The SA Reserve Bank’s Monetary Policy Committee has left the repo rate unchanged at 6.75%, with and prime interest rate at 10.25%. While homeowners might breathe a sigh of relief, today’s decision to retain the repo rate is "disappointing for the economy and property market", says Samuel Seeff, chairman of the Seeff Property Group.

The economic challenges notwithstanding, there will always be activity in the market as people need to buy and sell for a variety of reasons, says Seeff. “The first few months of the year is usually more active and we would urge those looking to sell or buy to go ahead and do so. There is no need to wait, business continues.”

“We enter the year on a more positive note and with the improvements in the currency and stability of the CPI rate within the SARB target range, the time is right for a rate cut to stimulate the economy and property market,” says Seeff.

He says the much awaited appointment of Cyril Ramaphosa as President of the ANC and President in waiting of SA has boosted consumer and business confidence and is sending a positive message to the market. 

The announcement of an Inquiry into State Capture, the JSE performing above expectation, improvement in the currency, petrol price drop and this interest rate drop, all bode well for the year ahead. 

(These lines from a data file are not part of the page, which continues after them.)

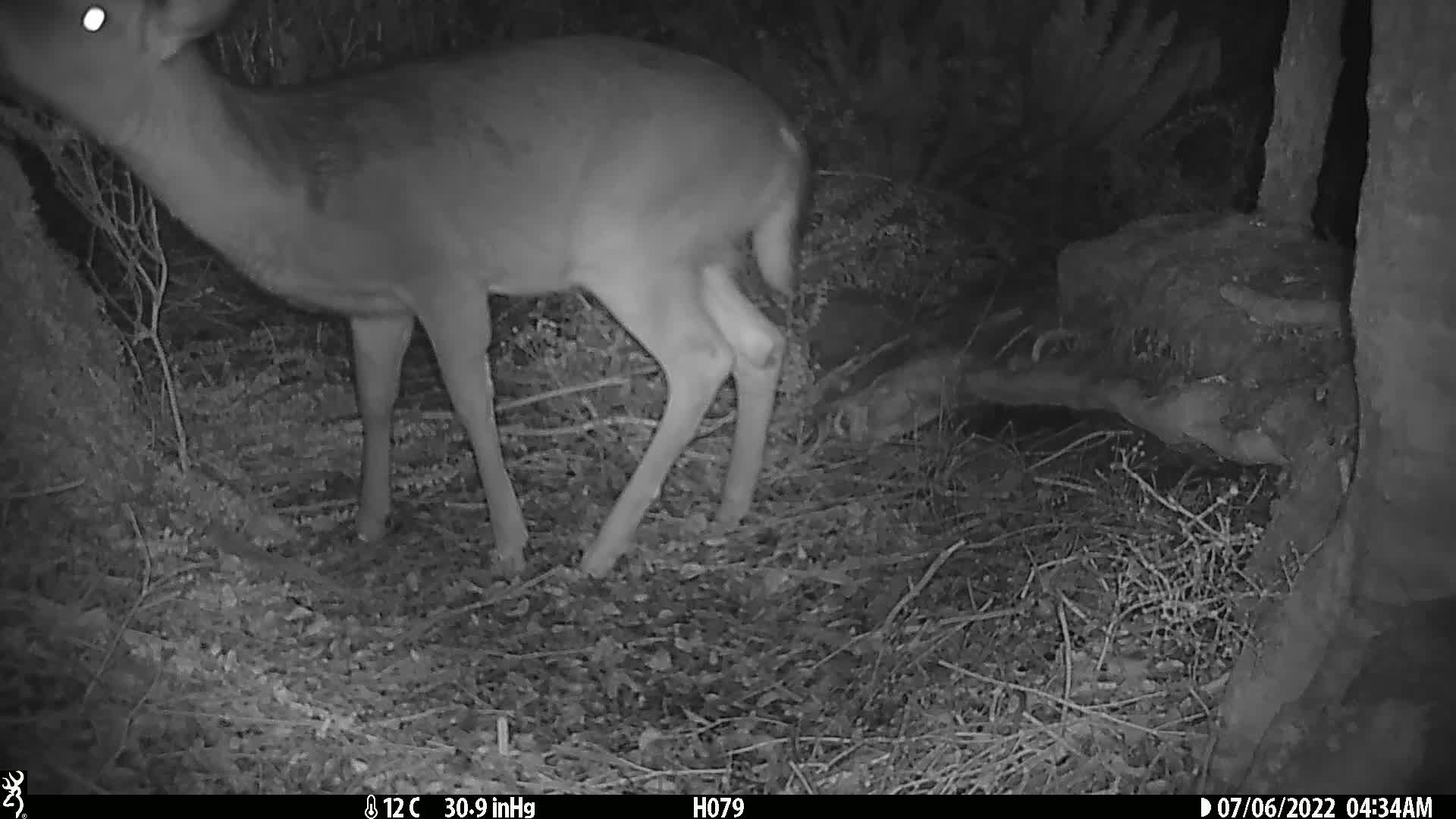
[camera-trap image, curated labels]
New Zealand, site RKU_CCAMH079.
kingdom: Animalia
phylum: Chordata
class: Mammalia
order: Artiodactyla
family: Cervidae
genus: Odocoileus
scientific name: Odocoileus virginianus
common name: white-tailed deer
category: white tailed deer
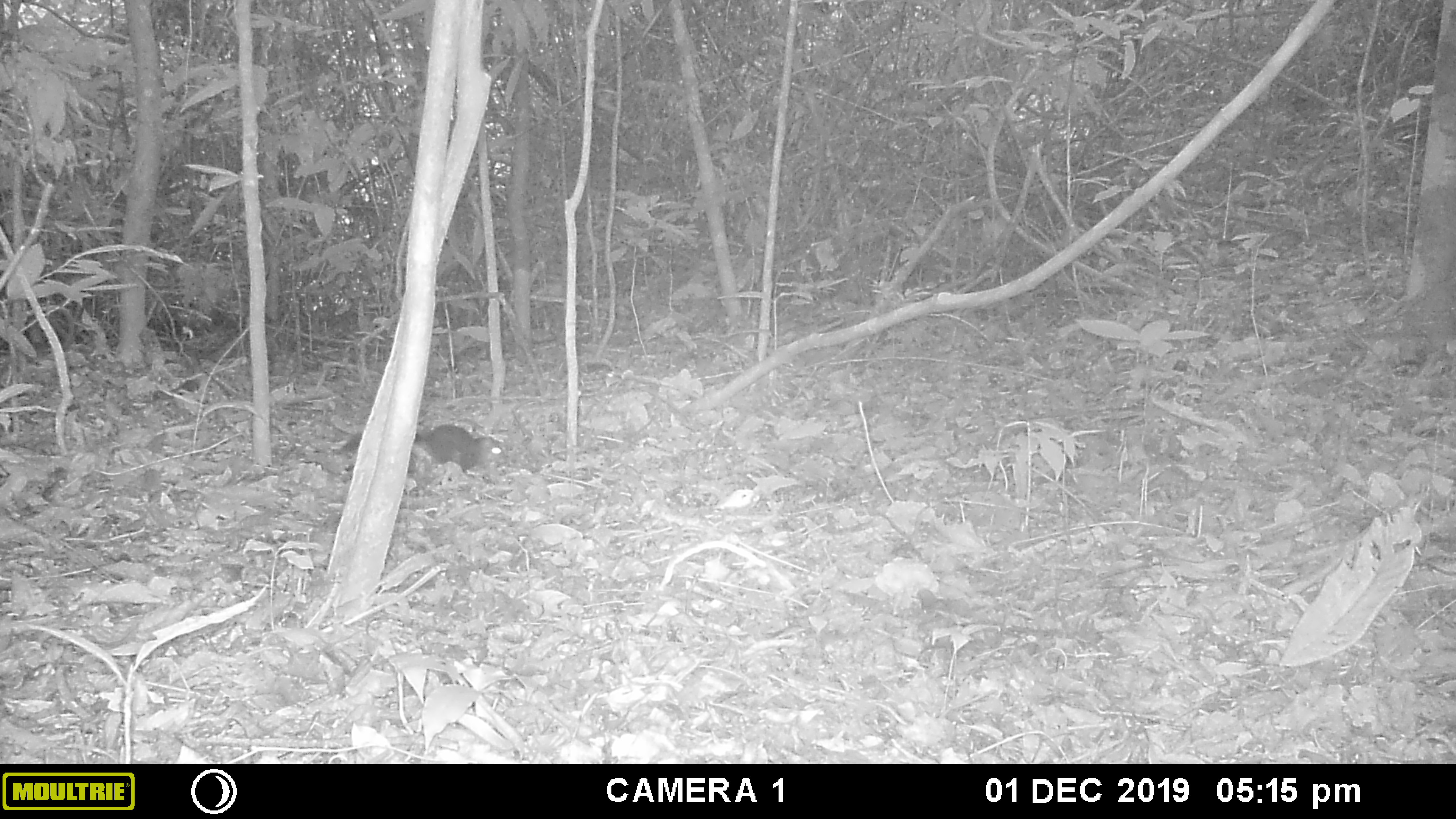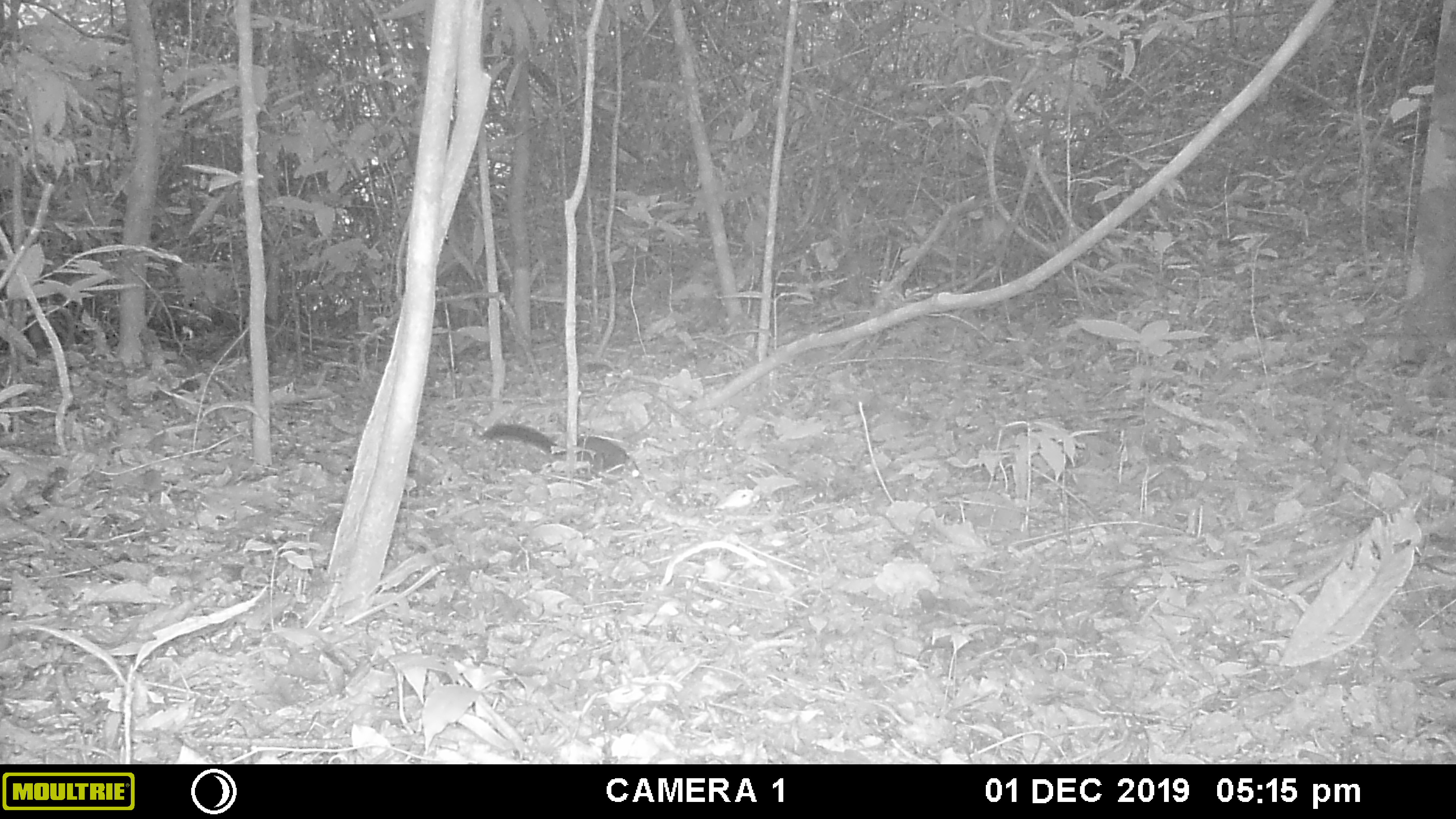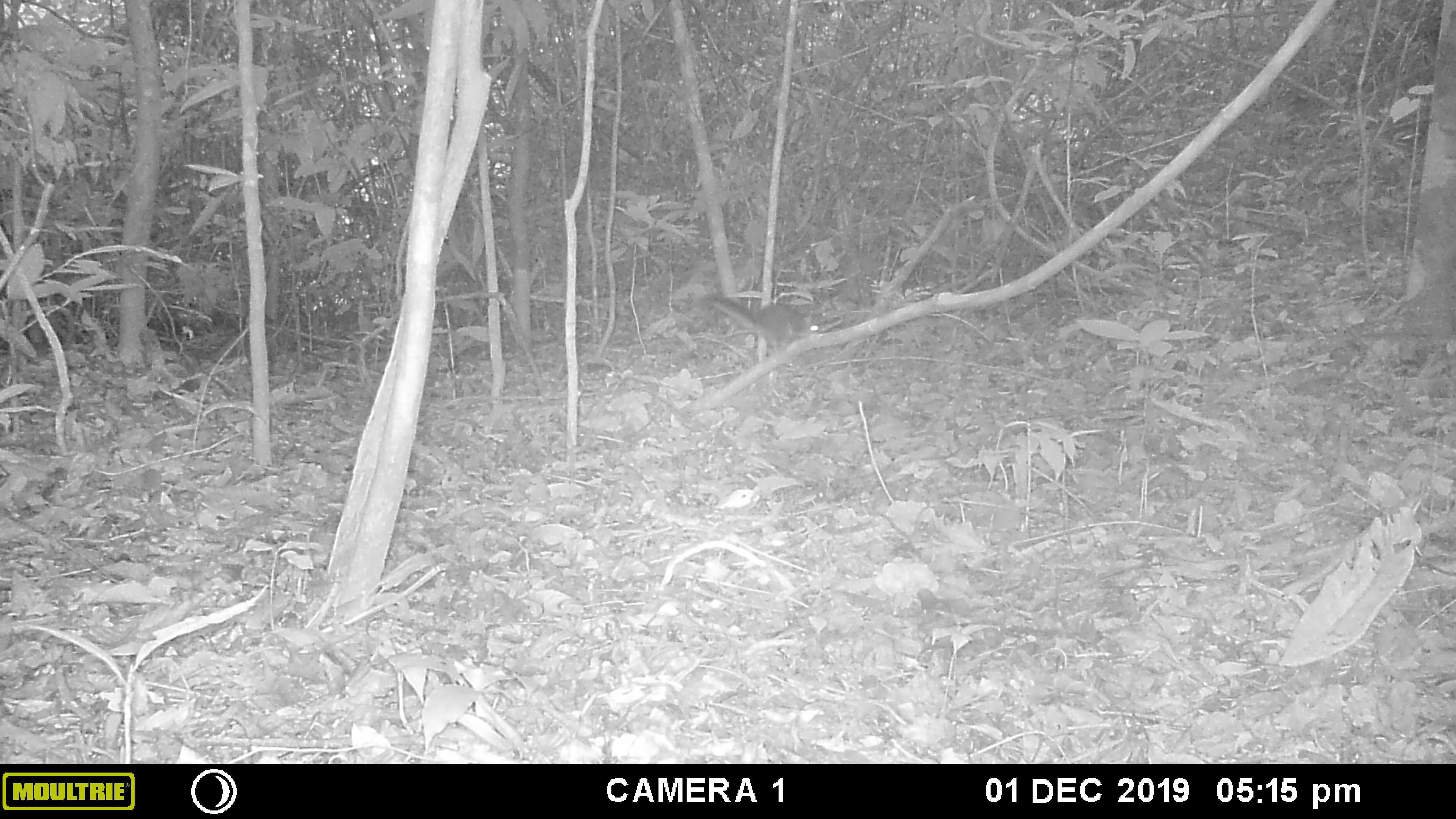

Seeff says that according to recent media reports, economists are also expecting an improved economy, boosted by higher commodity prices and stronger global demand and rebounds in agriculture, mining and manufacturing. Finance Minister, Malusi Gigaba also recently hinted that economic growth of 2% is achievable if government takes needed policy decisions including fiscal consolidations and taking action insofar as SOEs such as Eskom and SAA are concerned. 

FNB too, has signalled that it may be a better year ahead for property. The most recent FNB Property Barometer reported that against expectation, the national house price growth rate improved on a month-to-month basis throughout last year from a low of 1.5% year-on-year in December 2016 to 6.1% for December 2017. The overall growth rate for 2017 averaged at 3.7% and FNB expects it to be stronger in 2018 at around 5%. 

It therefore follows that a rate cut would have provided an added boost for the economy and market. 

The economic challenges notwithstanding, there will always be activity in the market as people need to buy and sell for a variety of reasons, says Seeff. “The first few months of the year is usually more active and we would urge those looking to sell or buy to go ahead and do so. There is no need to wait, business continues.”

He says that the group is ready to tackle the year ahead. “Our agents will be working with their clients to ensure that they understand the market challenges and price their properties correctly to attract the right level of interest and a good price.”

As the market stands right now, conditions are favourable for buyers and it is a good time to buy, says Seeff.